Learning a Stream with an Autoencoder#
[1]:
import pathlib
import pickle
import galax.coordinates as gc
import galax.dynamics as gd
import galax.potential as gp
import jax
import jax.random as jr
import matplotlib.pyplot as plt
import numpy as np
import quaxed.numpy as jnp
import unxt as u
import phasecurvefit as pcf
[2]:
key = jr.key(201030)
Data: a Stream#
[3]:
usys = u.unitsystems.galactic
# Progenitor Parameters
prog_w0 = gc.PhaseSpaceCoordinate(
q=u.Q([10, 3, 5], "kpc"), p=u.Q([-4, 100, 4], "km/s"), t=u.Q(0.0, "Myr")
)
prog_mass = u.Quantity(2.5e4, "Msun")
# Stream Distribution Function
df = gd.FardalStreamDF()
# Potential
pot = gp.LMJ09LogarithmicPotential(
v_c=u.Q(150, "km/s"),
r_s=u.Q(2, "kpc"),
q1=1.0,
q2=1.3,
q3=0.9,
phi=u.Q(0, "deg"),
units=usys,
)
# Mock stream generator (galax)
mockgen = gd.MockStreamGenerator(df, pot)
[4]:
mockstream_path = pathlib.Path("mockstream.pkl")

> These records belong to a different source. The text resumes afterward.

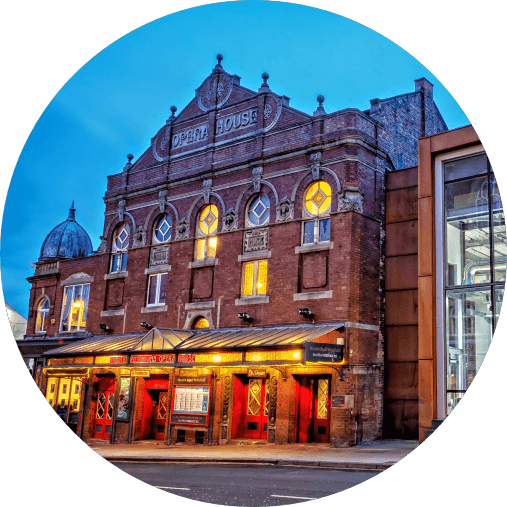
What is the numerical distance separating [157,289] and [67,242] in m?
4.19

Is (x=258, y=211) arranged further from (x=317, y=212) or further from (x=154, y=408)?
(x=154, y=408)

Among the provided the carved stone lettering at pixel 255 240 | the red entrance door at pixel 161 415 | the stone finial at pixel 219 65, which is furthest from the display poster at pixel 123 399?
the stone finial at pixel 219 65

mockstream_path.parent.mkdir(parents=True, exist_ok=True)
try:
if mockstream_path.exists():
with mockstream_path.open("rb") as handle:
mockstream, prog = pickle.load(handle) # noqa: S301
else:
raise FileNotFoundError(f"Missing {mockstream_path}") # noqa: EM102, TRY003, TRY301
except Exception as exc: # noqa: BLE001
print(f"Loading failed ({exc!r}); running the simulation.")
mockstream, prog = mockgen.run(
rng,
u.Q(jnp.linspace(0, 4, 4_000), "Gyr"),
prog_w0,
prog_mass,
)
mockstream = jax.block_until_ready(mockstream)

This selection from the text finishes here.